Apparently, Neil is a travel journalist, and the two have come to the island to document its culture and history. In the extreme state of hungover both collect their belongings when their attention is caught by the news on the TV and Radio broadcasts. There are warnings taking rounds about the gruesome typhoon hitting the island, the like of which aren’t witnessed in the last 200 years. A little predictable drama is added when Neil and Christine are late for the ferry and lose their luggage.

There is a recollection of memory whereby during the last night’s outing, Neil had his camera on him. Numerous pictures taken on the camera come at the rescue of the couple. Or only if it was really a rescue that opened floodgates of horror and tremor.

The two sit down to find out the missing piece of the puzzle from the night before and that is how they bump into a video. A video that encapsulates a moment of complete awfulness and insanity.
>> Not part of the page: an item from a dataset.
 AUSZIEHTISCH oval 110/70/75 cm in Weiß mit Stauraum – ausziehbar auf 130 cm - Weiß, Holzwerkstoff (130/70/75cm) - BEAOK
The video has some intimate scenes between the lovers and then what shocks the two is how Neil snaps Christine’s neck and buries her in a shallow grave. And from there the mystery overtakes.
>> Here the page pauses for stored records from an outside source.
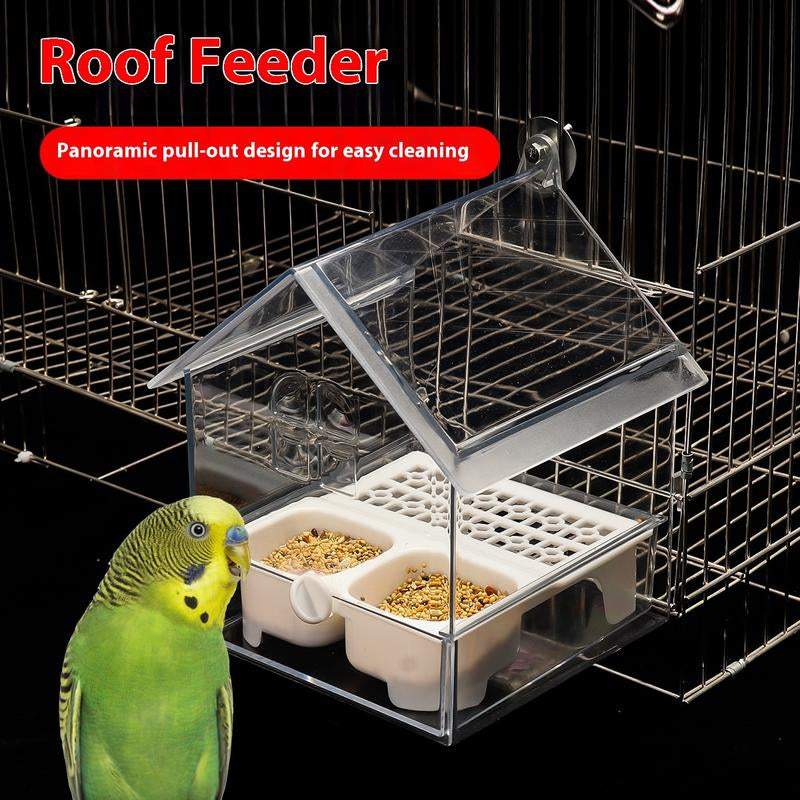 Spill Proof&Non Spur External Shower Box - Suitable for Cockatiels, Peony, Xuan Feng, Little Sun Birds - Parrot Bathtub Feeder
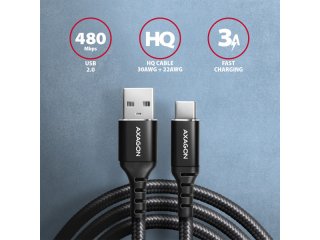 Axagon BUCM-AM15AB USB-C kábel 1.5m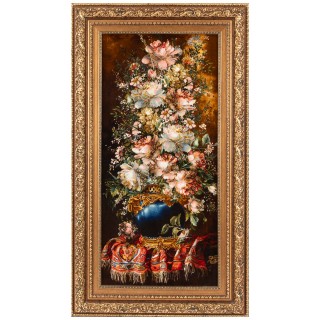 Handwoven Pictorial Rug, All-over Layout, Wool and Silk on Silk Warp, Tabriz, 47 × 97 cm Ref 70000906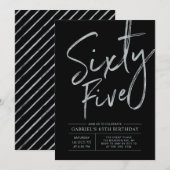 vijfenzestig | Zilver & Zwart 65e verjaardagsfeest Kaart (Voorkant / Achterkant)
Review: There is a classic movie ‘The Hangover’ where a similar first pitch is used. The characters wake up from a hangover of a drunken night and then the plot is around how they demystify what conspired in the previous night. However, the movie The Hangover is of a humour/comedy genre whereas ‘Death of Me’ belongs to the mystery/thriller genre.

The movie is from the distributor Saban Films, whose approach seems to be acquiring or greenlighting projects that have ingenious and solid premises.

Most certainly the movie begins on a high note of positive ambiguity and mayhem. It leaves the viewers with questions like why would Neil want to kill Christine? How is she sitting there watching her own death?

However, it is not long before the premise falls flat. After a few minutes, the story starts to meander from one vaguely xenophobic set piece to another. The only thing constant is the hallucinatory visions of Christine, which stops to intrigue after a point in time because there are many. One is sure of getting chills from the sight of some disfigured faces seen at a few intervals. But even that fails to create the hype due to the extent of screen time they get without any real action involved.

The lingering goodwill of the initial concept and the mystery it had created along with the richness of the setting in incapable to bring the attention back. Sonically, the film deploys the same ominous hymn every five minutes. The repetitive of the visuals and themes seem to drain the film of its strengths.

Darren Lynn Bousman just couldn’t seem to maintain the momentum. The expectations from Bousman were slightly high given the fact that he started his directorial career with the first three installments in the Saw franchise. Bousman normally displays a strong grip on the atmosphere but none of that is here.

With everything put together, Death of Me just becomes a bizarrely xenophobic chiller about evil Thai people with ulterior motives that increasingly becomes more deranged and violent. The attention span of the viewer is hindered due to the wooden acting, narrative structure, predictability, and appropriating Thailand for generic cult purposes.